**书面任务 1:**
根据下面的页面,《民法典》第342条规定的是哪一种土地经营权流转的条件?

**页面:**
李国强:《民法典》中两种“土地经营权”的体系构造

作者:李国强,大连海事大学法学院教授,博士生导师,法学博士,吉林大学财产法研究中心研究员。

来源:《浙江工商大学学报》2020年第5期。

*李国强教授

摘   要:

《民法典》规定了两种土地经营权:一种是土地承包经营权流转而设立的去除身份属性的次级用益物权,另一种是与土地承包经营权并列但无身份属性的农地用益物权。从设立规则看,两种权利所依据的权利来源虽不同,但都是直接支配农用地的权利。《民法典》没有规定土地承包经营权流转的土地经营权再流转的条件,只在第342条规定了其他方式承包的土地经营权流转的条件,需要适用《农村土地承包法》规定的再流转的条件,再流转的限制条件会影响到物权变动的后果。两种土地经营权设定的担保物权均属于抵押权,公示的效力分别为登记对抗和登记生效。

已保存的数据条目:
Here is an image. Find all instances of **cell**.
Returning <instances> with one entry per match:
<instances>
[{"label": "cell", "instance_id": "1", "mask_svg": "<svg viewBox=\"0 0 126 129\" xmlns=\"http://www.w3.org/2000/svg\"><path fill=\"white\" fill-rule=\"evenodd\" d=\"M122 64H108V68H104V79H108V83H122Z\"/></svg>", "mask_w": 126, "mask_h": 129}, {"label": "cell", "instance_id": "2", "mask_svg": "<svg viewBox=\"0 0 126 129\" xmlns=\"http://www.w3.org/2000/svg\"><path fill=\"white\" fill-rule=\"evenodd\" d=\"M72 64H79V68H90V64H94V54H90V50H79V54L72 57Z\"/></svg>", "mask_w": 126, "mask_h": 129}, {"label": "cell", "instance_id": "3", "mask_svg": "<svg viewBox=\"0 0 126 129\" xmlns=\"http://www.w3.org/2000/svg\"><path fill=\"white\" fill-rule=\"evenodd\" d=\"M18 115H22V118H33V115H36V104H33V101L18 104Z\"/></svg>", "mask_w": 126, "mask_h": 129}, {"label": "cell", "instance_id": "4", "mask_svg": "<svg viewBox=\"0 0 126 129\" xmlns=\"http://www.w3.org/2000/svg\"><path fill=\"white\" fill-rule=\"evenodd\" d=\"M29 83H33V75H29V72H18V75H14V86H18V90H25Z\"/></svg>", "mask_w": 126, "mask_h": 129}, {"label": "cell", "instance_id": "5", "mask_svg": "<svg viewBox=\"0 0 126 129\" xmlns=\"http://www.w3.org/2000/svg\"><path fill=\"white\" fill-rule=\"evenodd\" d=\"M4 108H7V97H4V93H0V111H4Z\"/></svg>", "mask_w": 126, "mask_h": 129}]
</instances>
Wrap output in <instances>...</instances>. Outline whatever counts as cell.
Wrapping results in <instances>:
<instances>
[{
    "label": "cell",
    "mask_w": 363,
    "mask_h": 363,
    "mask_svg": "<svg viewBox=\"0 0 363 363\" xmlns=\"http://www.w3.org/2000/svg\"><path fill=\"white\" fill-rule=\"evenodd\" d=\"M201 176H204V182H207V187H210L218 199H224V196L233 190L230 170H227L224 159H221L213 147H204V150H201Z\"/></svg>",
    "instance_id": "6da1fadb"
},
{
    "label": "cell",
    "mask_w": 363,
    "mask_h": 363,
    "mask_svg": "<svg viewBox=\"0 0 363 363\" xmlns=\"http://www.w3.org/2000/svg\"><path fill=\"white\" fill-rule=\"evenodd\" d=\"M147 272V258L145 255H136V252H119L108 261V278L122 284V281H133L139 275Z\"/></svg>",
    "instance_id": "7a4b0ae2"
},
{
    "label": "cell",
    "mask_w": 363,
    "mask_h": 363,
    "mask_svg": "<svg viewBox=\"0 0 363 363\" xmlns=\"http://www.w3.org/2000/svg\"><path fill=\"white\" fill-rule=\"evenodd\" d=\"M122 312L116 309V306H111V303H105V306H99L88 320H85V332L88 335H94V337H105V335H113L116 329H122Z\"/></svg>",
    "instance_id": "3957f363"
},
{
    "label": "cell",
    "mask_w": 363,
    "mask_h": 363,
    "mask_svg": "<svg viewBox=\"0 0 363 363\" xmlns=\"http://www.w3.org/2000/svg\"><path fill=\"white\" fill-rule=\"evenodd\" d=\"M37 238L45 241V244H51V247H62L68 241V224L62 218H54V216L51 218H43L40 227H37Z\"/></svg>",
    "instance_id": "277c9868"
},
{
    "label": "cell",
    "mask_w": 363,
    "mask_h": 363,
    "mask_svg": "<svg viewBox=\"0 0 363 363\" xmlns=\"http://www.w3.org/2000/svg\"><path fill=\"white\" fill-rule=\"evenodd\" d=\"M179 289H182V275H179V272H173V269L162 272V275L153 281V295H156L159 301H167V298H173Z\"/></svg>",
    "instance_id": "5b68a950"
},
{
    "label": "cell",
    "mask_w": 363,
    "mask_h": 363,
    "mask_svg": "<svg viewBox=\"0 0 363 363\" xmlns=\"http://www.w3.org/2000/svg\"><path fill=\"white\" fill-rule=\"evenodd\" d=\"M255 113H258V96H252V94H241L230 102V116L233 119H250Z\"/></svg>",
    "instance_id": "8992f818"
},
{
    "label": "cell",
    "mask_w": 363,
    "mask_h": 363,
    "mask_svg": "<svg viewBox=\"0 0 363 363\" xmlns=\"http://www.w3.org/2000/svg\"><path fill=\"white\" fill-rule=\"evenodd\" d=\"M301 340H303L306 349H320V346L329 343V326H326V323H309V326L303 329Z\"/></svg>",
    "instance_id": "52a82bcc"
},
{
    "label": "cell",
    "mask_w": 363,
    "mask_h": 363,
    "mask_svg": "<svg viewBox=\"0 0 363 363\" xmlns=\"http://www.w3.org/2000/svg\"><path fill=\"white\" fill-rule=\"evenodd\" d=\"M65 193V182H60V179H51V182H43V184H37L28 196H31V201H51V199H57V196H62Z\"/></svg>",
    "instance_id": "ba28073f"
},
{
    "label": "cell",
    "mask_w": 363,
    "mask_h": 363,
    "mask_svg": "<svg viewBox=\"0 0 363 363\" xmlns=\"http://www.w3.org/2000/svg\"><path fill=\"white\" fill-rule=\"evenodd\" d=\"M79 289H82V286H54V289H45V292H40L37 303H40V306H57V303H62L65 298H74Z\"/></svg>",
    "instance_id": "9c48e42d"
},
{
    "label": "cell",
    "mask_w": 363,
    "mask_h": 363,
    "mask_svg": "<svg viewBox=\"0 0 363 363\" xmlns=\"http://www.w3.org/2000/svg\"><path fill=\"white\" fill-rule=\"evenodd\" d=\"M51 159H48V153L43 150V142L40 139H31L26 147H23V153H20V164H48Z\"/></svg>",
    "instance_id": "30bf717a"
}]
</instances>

**书面任务 2:**
请收集上面数据行中所有含有字符串“instances”的行。

**任务输出 1:**
其他方式承包的土地经营权流转的条件。

**任务输出 2:**
Here is an image. Find all instances of **cell**.
Returning <instances> with one entry per match:
<instances>
</instances>
Wrap output in <instances>...</instances>. Outline whatever counts as cell.
Wrapping results in <instances>:
<instances>
</instances>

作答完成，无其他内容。